● Dataset excerpts:
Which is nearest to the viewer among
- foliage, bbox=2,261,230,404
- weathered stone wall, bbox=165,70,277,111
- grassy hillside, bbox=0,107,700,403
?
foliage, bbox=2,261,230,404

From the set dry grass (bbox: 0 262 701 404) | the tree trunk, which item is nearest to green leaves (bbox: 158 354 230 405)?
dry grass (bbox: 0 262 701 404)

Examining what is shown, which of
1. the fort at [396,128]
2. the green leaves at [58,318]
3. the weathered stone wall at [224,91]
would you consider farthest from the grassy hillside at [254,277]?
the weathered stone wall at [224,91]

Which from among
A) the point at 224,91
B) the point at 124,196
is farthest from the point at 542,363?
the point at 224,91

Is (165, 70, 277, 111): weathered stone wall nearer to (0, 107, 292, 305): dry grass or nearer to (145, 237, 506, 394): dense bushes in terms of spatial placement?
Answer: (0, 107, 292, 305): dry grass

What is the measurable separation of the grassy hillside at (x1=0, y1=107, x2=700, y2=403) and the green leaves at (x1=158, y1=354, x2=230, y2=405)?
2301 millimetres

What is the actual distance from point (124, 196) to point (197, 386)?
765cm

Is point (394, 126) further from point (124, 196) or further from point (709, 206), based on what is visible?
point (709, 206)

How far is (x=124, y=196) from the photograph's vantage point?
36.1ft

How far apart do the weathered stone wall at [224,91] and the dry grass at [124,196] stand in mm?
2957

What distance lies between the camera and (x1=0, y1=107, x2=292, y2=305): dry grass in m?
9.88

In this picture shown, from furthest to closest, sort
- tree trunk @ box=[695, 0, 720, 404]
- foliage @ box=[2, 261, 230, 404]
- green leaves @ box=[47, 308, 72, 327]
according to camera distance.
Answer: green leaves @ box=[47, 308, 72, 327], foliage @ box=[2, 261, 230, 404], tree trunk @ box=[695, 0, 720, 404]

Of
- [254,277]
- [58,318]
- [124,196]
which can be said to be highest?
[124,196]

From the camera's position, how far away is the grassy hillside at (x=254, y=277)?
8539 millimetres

● Task statement: Transcribe the lines between the one holding "Examining what is shown, which of" and the one holding "Answer: (0, 107, 292, 305): dry grass", inclusive, reproducing them exactly.

● Task response:
Examining what is shown, which of
1. the fort at [396,128]
2. the green leaves at [58,318]
3. the weathered stone wall at [224,91]
would you consider farthest from the grassy hillside at [254,277]?
the weathered stone wall at [224,91]

Which from among
A) the point at 224,91
B) the point at 124,196
is farthest from the point at 542,363?
the point at 224,91

Is (165, 70, 277, 111): weathered stone wall nearer to (0, 107, 292, 305): dry grass or nearer to (145, 237, 506, 394): dense bushes in terms of spatial placement?
Answer: (0, 107, 292, 305): dry grass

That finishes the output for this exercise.